WORK ORDER: The answer must consist only of the lines from the line with "74. Жалоба должна" to the line with "78. По результатам", both included, exactly as they stand below.

(Stored records)
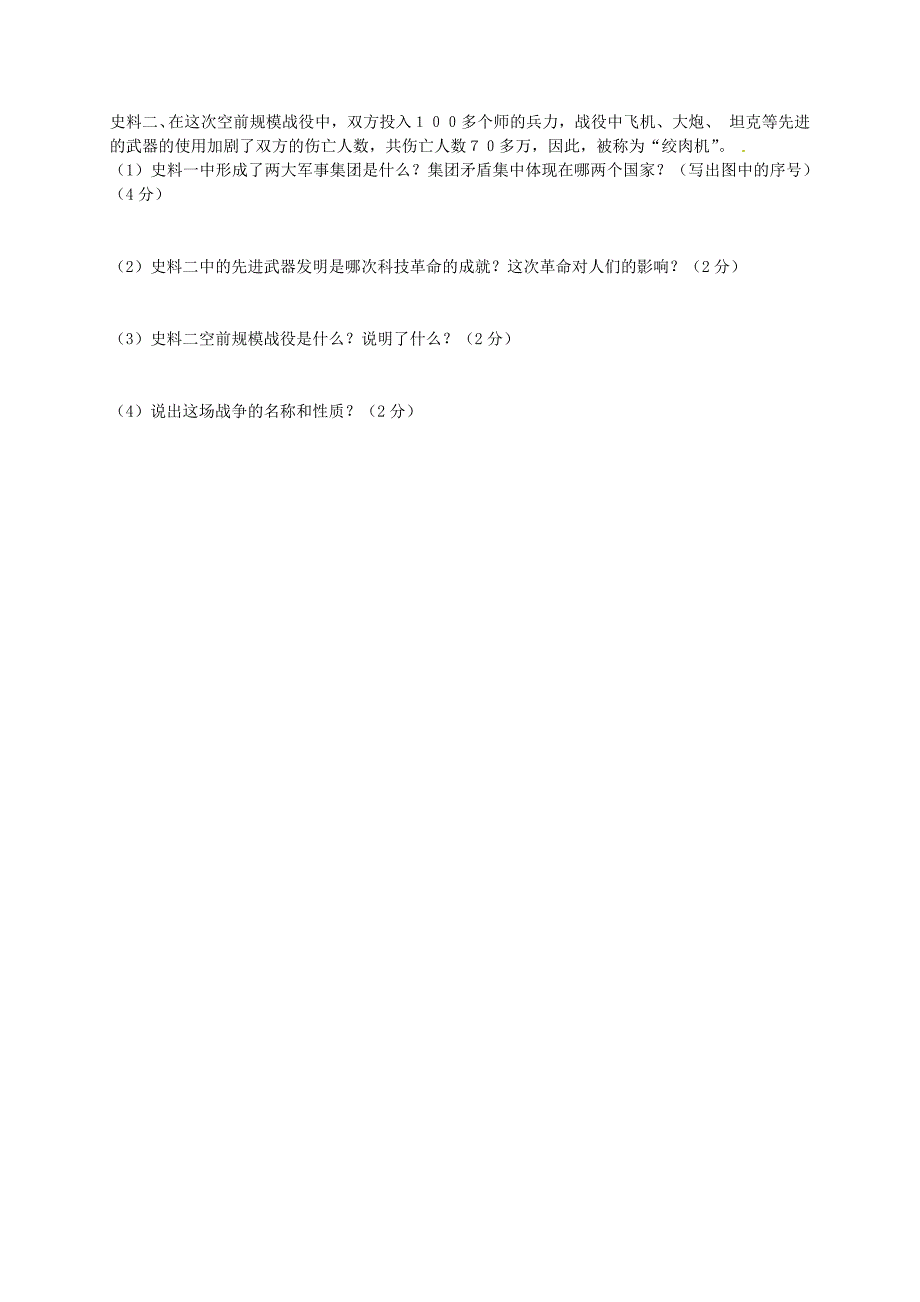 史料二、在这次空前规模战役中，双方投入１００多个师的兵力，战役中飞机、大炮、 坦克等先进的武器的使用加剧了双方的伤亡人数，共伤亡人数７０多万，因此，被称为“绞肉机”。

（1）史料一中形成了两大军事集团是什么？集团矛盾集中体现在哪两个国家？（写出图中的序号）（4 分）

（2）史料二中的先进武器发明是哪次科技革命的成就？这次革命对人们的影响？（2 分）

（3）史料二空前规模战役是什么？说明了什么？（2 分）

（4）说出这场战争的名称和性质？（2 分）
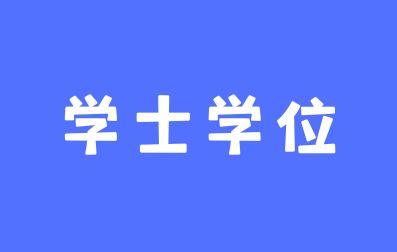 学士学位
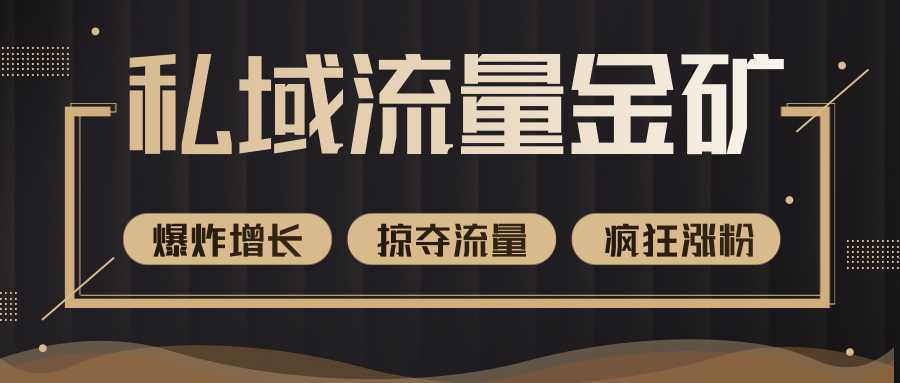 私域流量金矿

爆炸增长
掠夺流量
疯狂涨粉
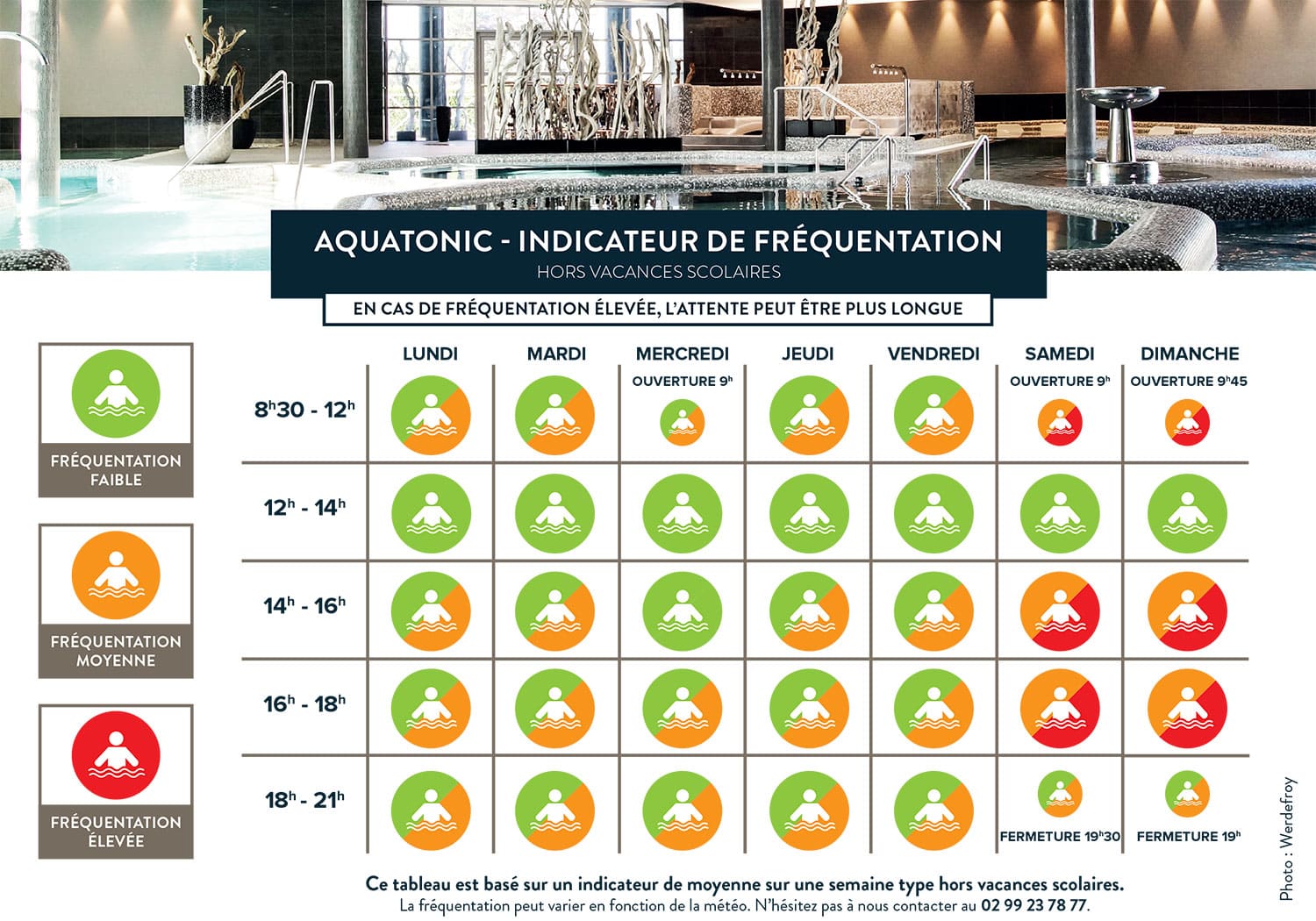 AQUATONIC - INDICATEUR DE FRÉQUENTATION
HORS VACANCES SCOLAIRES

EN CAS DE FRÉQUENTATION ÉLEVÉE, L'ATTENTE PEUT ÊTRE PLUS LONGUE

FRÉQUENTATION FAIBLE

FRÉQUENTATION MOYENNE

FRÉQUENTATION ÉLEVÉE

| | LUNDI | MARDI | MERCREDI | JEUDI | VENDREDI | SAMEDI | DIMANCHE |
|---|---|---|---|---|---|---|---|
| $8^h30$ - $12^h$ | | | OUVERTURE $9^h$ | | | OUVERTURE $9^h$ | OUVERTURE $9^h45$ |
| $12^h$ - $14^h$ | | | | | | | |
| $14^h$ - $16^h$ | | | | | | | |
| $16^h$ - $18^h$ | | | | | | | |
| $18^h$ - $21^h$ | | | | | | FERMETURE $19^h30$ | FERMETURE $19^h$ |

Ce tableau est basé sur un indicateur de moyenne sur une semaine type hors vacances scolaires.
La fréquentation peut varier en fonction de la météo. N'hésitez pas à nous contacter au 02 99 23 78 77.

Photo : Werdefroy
==
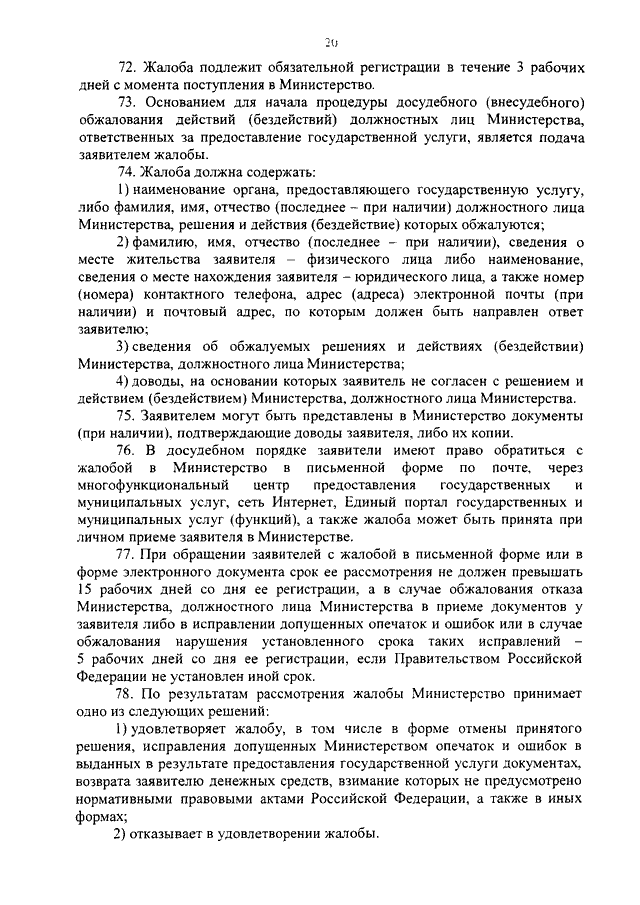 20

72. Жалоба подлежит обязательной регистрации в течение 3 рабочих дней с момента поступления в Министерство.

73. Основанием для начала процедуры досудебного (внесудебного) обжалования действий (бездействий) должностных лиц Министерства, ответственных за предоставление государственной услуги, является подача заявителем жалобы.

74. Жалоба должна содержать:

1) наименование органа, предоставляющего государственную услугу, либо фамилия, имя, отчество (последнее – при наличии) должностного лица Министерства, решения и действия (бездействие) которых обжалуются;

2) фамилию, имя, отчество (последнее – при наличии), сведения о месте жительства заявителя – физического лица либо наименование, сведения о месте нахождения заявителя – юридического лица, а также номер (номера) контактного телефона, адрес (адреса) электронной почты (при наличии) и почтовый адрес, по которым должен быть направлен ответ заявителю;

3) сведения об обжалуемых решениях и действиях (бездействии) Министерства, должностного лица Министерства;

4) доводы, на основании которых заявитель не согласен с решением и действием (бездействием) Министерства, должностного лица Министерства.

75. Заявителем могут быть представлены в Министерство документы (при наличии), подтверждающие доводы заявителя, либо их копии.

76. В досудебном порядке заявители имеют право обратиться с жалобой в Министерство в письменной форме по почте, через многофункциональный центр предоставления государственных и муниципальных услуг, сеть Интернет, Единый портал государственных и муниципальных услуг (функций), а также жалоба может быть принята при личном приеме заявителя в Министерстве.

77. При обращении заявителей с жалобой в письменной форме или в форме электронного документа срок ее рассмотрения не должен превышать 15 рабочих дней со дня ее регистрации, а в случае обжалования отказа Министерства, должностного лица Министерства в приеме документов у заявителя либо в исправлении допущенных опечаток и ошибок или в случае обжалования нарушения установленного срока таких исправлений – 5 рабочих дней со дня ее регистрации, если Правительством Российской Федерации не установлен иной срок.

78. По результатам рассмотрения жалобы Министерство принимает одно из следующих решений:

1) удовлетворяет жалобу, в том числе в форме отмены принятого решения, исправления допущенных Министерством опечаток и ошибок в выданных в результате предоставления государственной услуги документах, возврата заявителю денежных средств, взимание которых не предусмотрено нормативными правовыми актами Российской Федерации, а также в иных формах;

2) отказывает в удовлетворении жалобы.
...
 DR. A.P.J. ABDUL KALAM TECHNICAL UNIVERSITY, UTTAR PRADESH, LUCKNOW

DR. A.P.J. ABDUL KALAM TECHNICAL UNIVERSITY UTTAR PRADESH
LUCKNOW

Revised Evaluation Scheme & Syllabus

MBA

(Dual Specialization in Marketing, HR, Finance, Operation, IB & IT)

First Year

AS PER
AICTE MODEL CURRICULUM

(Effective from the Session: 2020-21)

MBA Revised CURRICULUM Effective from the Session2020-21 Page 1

COMPLETED TASK:
74. Жалоба должна содержать:

1) наименование органа, предоставляющего государственную услугу, либо фамилия, имя, отчество (последнее – при наличии) должностного лица Министерства, решения и действия (бездействие) которых обжалуются;

2) фамилию, имя, отчество (последнее – при наличии), сведения о месте жительства заявителя – физического лица либо наименование, сведения о месте нахождения заявителя – юридического лица, а также номер (номера) контактного телефона, адрес (адреса) электронной почты (при наличии) и почтовый адрес, по которым должен быть направлен ответ заявителю;

3) сведения об обжалуемых решениях и действиях (бездействии) Министерства, должностного лица Министерства;

4) доводы, на основании которых заявитель не согласен с решением и действием (бездействием) Министерства, должностного лица Министерства.

75. Заявителем могут быть представлены в Министерство документы (при наличии), подтверждающие доводы заявителя, либо их копии.

76. В досудебном порядке заявители имеют право обратиться с жалобой в Министерство в письменной форме по почте, через многофункциональный центр предоставления государственных и муниципальных услуг, сеть Интернет, Единый портал государственных и муниципальных услуг (функций), а также жалоба может быть принята при личном приеме заявителя в Министерстве.

77. При обращении заявителей с жалобой в письменной форме или в форме электронного документа срок ее рассмотрения не должен превышать 15 рабочих дней со дня ее регистрации, а в случае обжалования отказа Министерства, должностного лица Министерства в приеме документов у заявителя либо в исправлении допущенных опечаток и ошибок или в случае обжалования нарушения установленного срока таких исправлений – 5 рабочих дней со дня ее регистрации, если Правительством Российской Федерации не установлен иной срок.

78. По результатам рассмотрения жалобы Министерство принимает одно из следующих решений:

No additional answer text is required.